Abstract Objective This study aimed to evaluate the effect of the cavity preparation and ceramic type on the stress distribution, tooth strain, fracture resistance and fracture mode of human molar teeth restored with onlays. Material and Methods Forty-eight molars were divided into four groups (n=12) with assorted combinations of two study factors: BL- conventional onlay preparation with boxes made from leucite ceramic (IPS-Empress CAD, Ivoclar Vivadent); NBL- conservative onlay preparation without boxes made from leucite ceramic; BD- conventional onlay preparation with boxes made from lithium disilicate glass ceramic (IPS e.max CAD, Ivoclar Vivadent); NBL- conservative onlay preparation with boxes made from lithium disilicate glass ceramic cuspal deformation (µS) was measured at 100 N and at maximum fracture load using strain gauge. Fracture resistance (N) was measured using a compression test, and the fracture mode was recorded. Finite element analysis was used to evaluate the stress distribution by modified von Mises stress criteria. The tooth strain and fracture resistance data were analyzed using the Tukey test and two-way ANOVA, and the fracture mode was analyzed by the chi-square test (α=0.05). Results The leucite ceramic resulted in higher tooth deformation at 100 N and lower tooth deformation at the maximum fracture load than the lithium disilicate ceramic (P<0.001). The lithium disilicate ceramic exhibited higher fracture resistance than the leucite ceramic (P<0.001).

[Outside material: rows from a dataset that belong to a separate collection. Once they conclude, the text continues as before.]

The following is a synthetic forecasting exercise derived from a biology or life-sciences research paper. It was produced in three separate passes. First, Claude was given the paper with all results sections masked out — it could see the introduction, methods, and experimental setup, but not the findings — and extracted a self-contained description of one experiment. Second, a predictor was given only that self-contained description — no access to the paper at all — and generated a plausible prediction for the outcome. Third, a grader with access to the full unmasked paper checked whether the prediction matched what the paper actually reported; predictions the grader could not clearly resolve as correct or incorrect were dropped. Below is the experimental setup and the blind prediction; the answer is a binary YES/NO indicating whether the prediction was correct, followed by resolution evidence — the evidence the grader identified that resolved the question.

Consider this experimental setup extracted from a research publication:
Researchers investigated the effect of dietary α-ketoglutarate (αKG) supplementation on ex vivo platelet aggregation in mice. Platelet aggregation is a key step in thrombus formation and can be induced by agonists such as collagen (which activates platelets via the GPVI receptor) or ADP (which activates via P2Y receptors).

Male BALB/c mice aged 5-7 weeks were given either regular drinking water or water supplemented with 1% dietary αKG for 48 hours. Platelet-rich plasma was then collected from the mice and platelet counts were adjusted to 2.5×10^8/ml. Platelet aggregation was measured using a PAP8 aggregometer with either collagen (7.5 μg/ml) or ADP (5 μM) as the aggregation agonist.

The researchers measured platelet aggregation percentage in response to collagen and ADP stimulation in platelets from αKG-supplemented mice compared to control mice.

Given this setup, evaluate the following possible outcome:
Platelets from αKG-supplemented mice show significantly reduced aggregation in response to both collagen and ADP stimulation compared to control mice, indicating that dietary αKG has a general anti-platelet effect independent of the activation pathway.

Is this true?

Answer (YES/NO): YES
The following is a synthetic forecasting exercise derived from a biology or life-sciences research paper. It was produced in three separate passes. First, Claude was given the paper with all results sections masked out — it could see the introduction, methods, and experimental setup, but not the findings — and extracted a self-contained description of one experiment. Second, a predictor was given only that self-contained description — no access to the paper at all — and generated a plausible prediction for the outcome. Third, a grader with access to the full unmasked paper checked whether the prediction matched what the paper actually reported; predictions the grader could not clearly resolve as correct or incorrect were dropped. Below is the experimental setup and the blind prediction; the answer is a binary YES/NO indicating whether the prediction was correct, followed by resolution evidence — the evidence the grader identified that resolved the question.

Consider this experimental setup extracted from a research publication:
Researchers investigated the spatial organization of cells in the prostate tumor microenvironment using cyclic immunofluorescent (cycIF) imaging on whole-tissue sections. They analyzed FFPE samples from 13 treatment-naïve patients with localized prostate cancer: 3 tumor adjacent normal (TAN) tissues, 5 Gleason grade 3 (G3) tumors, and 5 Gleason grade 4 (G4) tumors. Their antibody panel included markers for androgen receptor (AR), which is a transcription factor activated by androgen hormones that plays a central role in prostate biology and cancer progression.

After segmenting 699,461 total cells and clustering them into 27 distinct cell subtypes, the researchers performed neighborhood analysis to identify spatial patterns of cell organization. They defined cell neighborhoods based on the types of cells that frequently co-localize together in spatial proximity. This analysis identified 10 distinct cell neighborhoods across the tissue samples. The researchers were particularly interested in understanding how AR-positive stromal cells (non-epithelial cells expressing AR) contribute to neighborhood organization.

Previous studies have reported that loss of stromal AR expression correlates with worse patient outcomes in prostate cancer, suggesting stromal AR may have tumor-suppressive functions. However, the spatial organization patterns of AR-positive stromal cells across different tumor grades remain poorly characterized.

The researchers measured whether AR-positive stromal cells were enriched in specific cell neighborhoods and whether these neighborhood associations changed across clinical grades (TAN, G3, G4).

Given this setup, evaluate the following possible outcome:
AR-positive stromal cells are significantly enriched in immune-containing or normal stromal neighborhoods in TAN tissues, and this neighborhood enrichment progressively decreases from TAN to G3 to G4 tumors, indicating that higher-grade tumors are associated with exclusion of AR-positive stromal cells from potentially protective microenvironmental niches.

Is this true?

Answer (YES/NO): NO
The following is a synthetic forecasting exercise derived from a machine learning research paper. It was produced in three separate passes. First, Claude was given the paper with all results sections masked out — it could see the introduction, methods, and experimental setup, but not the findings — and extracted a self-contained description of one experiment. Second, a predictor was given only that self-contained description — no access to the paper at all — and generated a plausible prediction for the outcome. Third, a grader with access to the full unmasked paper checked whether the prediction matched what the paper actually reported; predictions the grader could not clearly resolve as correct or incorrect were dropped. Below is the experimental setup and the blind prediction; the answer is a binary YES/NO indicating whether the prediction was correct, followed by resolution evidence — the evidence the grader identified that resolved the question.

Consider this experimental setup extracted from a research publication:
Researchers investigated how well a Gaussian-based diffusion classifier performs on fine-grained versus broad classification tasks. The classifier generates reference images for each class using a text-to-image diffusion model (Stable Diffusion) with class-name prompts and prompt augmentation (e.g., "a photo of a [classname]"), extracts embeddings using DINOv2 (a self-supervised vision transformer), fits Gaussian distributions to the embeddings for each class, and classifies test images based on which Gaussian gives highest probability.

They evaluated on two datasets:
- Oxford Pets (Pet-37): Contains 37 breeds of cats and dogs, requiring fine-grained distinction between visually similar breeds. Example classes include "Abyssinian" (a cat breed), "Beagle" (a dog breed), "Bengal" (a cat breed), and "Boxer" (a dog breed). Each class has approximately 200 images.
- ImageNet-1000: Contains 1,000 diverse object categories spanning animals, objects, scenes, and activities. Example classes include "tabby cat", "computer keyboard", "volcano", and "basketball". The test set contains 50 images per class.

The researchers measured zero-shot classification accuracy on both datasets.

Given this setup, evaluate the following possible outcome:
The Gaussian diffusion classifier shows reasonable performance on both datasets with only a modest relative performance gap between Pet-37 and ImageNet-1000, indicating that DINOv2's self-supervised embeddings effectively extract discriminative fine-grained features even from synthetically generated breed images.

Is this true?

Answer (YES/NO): NO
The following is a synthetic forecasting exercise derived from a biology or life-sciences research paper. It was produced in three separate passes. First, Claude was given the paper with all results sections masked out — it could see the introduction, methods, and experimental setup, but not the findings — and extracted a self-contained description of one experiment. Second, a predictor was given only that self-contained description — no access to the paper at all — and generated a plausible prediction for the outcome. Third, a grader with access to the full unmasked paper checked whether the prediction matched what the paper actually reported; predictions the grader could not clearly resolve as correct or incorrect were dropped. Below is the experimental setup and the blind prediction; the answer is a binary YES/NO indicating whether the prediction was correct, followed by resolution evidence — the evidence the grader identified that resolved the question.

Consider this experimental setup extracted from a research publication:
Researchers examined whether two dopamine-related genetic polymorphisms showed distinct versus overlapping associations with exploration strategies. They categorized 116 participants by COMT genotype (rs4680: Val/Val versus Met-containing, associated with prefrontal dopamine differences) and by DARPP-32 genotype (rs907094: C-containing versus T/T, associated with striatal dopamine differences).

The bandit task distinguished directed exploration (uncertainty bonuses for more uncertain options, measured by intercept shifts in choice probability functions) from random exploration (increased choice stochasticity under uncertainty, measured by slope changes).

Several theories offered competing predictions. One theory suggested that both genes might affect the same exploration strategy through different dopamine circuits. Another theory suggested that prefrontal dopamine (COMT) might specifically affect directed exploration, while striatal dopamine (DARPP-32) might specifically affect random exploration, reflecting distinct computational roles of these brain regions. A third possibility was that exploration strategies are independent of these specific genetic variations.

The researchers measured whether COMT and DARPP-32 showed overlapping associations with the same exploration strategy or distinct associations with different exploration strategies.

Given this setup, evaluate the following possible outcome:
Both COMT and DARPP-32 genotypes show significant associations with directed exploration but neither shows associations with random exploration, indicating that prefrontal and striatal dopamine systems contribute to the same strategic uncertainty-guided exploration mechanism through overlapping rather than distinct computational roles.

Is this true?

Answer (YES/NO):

The conservative onlay resulted in higher fracture strength for lithium disilicate ceramic. Finite element analysis results showed the conventional cavity preparation resulted in higher stress concentration in the ceramic restoration and remaining tooth than the conservative onlay preparation. The conservative onlays exhibited increased fracture resistance, reduced stress concentration and more favorable fracture modes. Conclusion Molars restored with lithium disilicate CAD-CAM ceramic onlays exhibited higher fracture resistance than molars restored with leucite CAD-CAM ceramic onlays.